The first place to start if you want to write your own client for interacting with Solr is generally writing some code to send parametric queries and consume results in XML or JSON. Constructing a request generally requires some simple composition of strings (for creating the correct URL request format) and some function calls to perform the HTTP request in itself. Consuming results can be simplified using some XML parser or DOM implementation for handling results, which is generally available for most programming languages. However, most of the languages are nowadays also offering support for a kind of direct binding to JSON due to its diffusion and simplicity.
For example, let's look at the following simple skeleton example in PHP:
$url = "http://localhost:8983/solr/paintings/select?q=*:*&rows=0&facet=on&facet.field="+field_name+"&wt=json&json.nl=map"; $content = file_get_contents($url); if($content) $result = json_decode($content,true); // handle results as an array...
In JavaScript, using jQuery style for simplicity, the preceding code looks as follows:
var url = "http://localhost:8983/solr/paintings/select?q=*:*&rows=0&facet=on&facet.field="+field_name+"&wt=json&json.nl=map"; $.getJSON(url, function(data) { var facets = data.facet_counts.facet_fields[field_name]; for(f in facets){ // handle facet f } });
Note how both these snippets construct the URL with string concatenation, and in both cases the JSON result can be parsed directly as a structured object that is generally an associative array (the specific type will depend on the language used), which is similar to the NamedList
object in the Solr API. Approximately the same can be easily done in Groovy, Scala, Python, or the language that you prefer by using a third-party implementation of JSON at http://www.json.org/.
On the other hand, the XML format will probably remain the best choice if you need validation over a schema, or, for example, if you want to continue using libraries that already support it for the persistence layer.
Also note how the JavaBin serialization can be an interesting alternative format.
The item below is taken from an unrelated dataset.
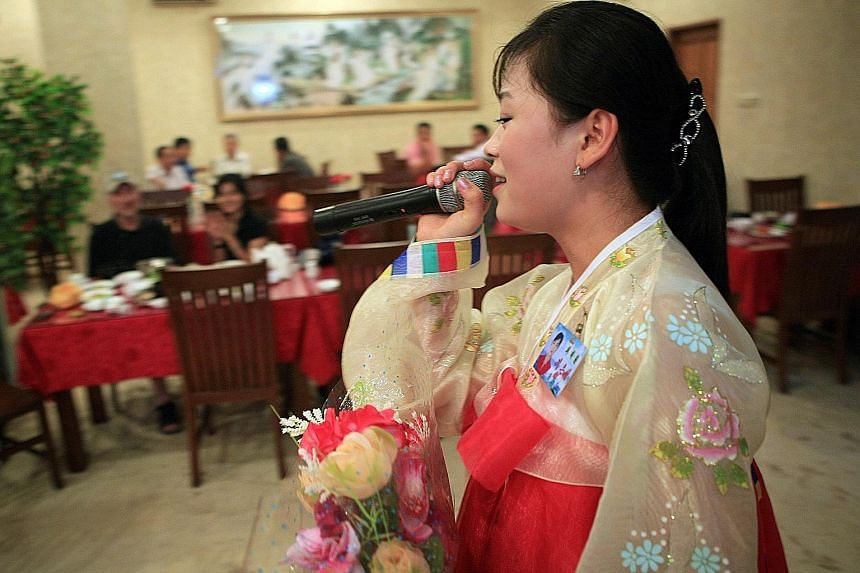 Customers in Jakarta, Indonesia listening to North Korean songs in a restaurant managed by Pyongyang to generate earnings overseas in this 2010 photo. North Korea has also ventured to other countries in Asean but its Friendship Restaurant (below) in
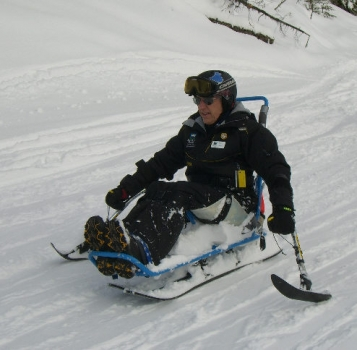 Dick Taylor demonstrates sit-skiing to his instructors at Sun Peaks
This is intuitively useful while using a Java (or JVM compliant, via BSF) client, but there can be alternative implementations written directly using other languages to marshal the objects.
A brief introduction to the JavaBin marshalling is found on wiki: http://wiki.apache.org/solr/javabin, that also contains a two-liner example in Java.
The existing third-party clients for Solr, however, encapsulate the HTTP level as well as the parsing of a JSON or XML result. This way, they can offer a more appropriate object-oriented design to expose a simplifier and natural access to data.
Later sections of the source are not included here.